Survival analysis is a subfield of statistics where the goal is to analyze and model data for which the outcome is the time until an event of interest occurs. One of the main challenges in this context is the presence of instances whose event outcomes become unobservable after a certain time point or are not experienced during the monitoring period. This so-called censoring can be handled most effectively using survival analysis techniques.

The rest of the paper is organized as follows. After this brief introduction, we give an overview of the field of survival analysis. We set the notations and definitions that will be used throughout the paper. In Sect. 3, we review the most relevant and up to date literature that deals with insider threat detection, as well as survival analysis applications. Section 4 describes the methodology used to analyze the CERT dataset. We explain the intuition as well as the technical details of our chosen survival methods. In Sect. 5, we show the performance of our method and discuss our findings. Finally, Sect. 6 concludes the work and offers directions for future research.

2 Survival analysis

In this section, we introduce the definitions and terminologies used in the remainder of the paper. We adopt a simplistic approach for the sake of exposition, the reader interested in the technical details is referred to the books (Klein and Zhang 2005; Miller 2011).

Given data:

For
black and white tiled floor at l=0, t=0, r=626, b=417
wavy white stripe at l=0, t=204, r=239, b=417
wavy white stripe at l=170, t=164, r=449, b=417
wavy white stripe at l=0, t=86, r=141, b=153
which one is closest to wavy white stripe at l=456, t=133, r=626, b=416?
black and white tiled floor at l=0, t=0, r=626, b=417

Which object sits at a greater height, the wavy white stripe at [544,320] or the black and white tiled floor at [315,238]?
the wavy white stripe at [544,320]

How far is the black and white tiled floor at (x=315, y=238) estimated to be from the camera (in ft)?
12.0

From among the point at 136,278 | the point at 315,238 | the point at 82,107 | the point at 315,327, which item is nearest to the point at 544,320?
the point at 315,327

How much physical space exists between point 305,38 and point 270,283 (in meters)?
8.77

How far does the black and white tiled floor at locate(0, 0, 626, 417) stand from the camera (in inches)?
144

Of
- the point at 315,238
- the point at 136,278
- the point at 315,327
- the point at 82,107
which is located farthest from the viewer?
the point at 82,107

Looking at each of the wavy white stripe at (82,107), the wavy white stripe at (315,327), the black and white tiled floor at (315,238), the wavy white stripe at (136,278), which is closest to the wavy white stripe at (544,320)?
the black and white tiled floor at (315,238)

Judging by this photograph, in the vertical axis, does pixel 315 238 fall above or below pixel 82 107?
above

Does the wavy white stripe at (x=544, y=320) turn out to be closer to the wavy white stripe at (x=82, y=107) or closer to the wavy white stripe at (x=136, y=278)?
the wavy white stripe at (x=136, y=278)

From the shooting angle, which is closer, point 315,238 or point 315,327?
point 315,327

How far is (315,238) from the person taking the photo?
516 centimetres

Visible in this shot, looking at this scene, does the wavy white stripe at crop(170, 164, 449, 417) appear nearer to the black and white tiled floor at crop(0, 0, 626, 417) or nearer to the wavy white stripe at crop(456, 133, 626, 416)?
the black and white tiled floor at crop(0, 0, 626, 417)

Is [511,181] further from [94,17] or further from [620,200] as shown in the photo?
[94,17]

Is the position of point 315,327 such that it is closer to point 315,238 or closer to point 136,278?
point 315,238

Task list:
(1) From the survival analysis excerpt, set down the passage that begins at the words "2 Survival analysis" and stops after "2005; Miller 2011).".
(2) Answer these from the survival analysis excerpt:
(a) Which section describes the methodology used to analyze the CERT dataset?
(b) What term is given to event outcomes that become unobservable after a certain time point or are not experienced during the monitoring period?
(c) Which books are readers interested in the technical details referred to?
Rely only on the survival analysis excerpt for the work here.

Results for each task:
(1)
2 Survival analysis

In this section, we introduce the definitions and terminologies used in the remainder of the paper. We adopt a simplistic approach for the sake of exposition, the reader interested in the technical details is referred to the books (Klein and Zhang 2005; Miller 2011).

(2)
(a) Section 4.
(b) Censoring.
(c) Klein and Zhang 2005 and Miller 2011.